Thousands of investor properties expected to sell this year
Investors are bringing more properties to the market.
6 February 2024
In the latest Tony Alexander/NZHL Property Report 14% of real estate agents say investors are bringing them more properties to sell.
This is the highest reading on record and Alexander says despite the coalition government reinstating tax deductibility to 100% next year, many investors “are of a mind to reduce their presence in the rental sector”.
The government’s intention to bring the Brightline test back from 10 years to two years in July is expected to result in a wave of investor selling – perhaps tens of thousands of properties.
When the Brightline changes in July, about 250,000 properties will be outside the test. Not all of these will be investor-owned properties, perhaps 75,000-100,000 will fall into this category. Not all of these will come on to the market, but property pundits are picking 1-10% will as investors struggle with cashflow and are chomping at the bit to sell. That will make a big dent in the supply of rentals.
However, agents are noticing more investors in the market to buy. It was not until the end of September that more agents said they were seeing more investors than seeing fewer. Since then, investors have retained their stand, but they are still not that positive as they remain constrained by sharp cost increases.
For those investors who are looking to buy, their main motivation is the hope of finding a bargain. There was a list if expectations of price rises over the September quarter, but that gain has now steadied. Interest rates are still too high to act as a buying motivator – in contrast to 2020.

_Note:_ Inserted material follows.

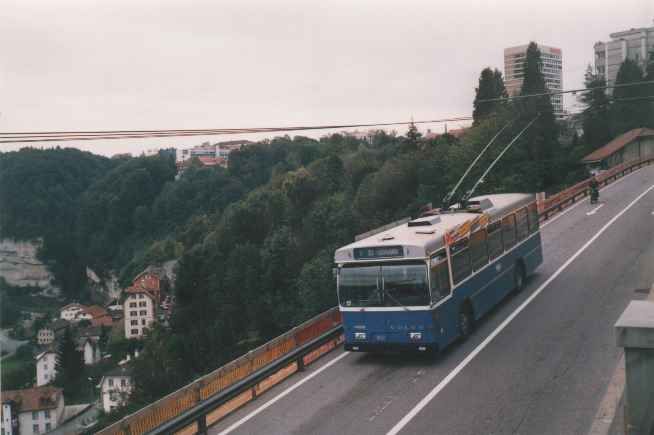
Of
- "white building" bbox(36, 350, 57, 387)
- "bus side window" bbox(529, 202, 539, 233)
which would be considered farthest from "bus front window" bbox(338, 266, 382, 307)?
"white building" bbox(36, 350, 57, 387)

The main concerns of all buyers are access to finance, interest rates and not enough listings. Concerns about the availability of finance have remained steady. Credit remains hard to get for many people and is the cause of many deals falling over, according to agents.
Tough times ahead
Meanwhile, building consents continue to drop on an annual basis, reflecting tough times ahead for the building sector and a tighter housing market for prospective buyers, Satish Ranchhod, Westpac’s senior economist says.

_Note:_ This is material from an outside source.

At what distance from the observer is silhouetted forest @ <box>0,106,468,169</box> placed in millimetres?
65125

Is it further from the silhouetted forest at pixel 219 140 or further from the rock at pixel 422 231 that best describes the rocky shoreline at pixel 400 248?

Data from Stats NZ shows 39,900 new homes were consented in the year ended October 2023, down 21 per cent compared with the year ended October 2022.
Ranchhod says large increases in interest rates and build costs, and lower home prices, have left prospective buyers feeling nervous about making purchases and developers reluctant to bring new projects to market. “That widespread downturn in consents over the past year reinforces our expectations for a sharp fall in residential construction in 2024. Those we’ve spoken to in the industry have highlighted a sharp drop in forward orders.
“At the same time, population growth is surging, and we expect house price growth will take a step higher this year supported by changes in government policy (such as fully reinstating interest deductibility for rental properties).
“Over time, those factors will help to support building activity. However, tight financial conditions still signal some tough times ahead for the building sector.”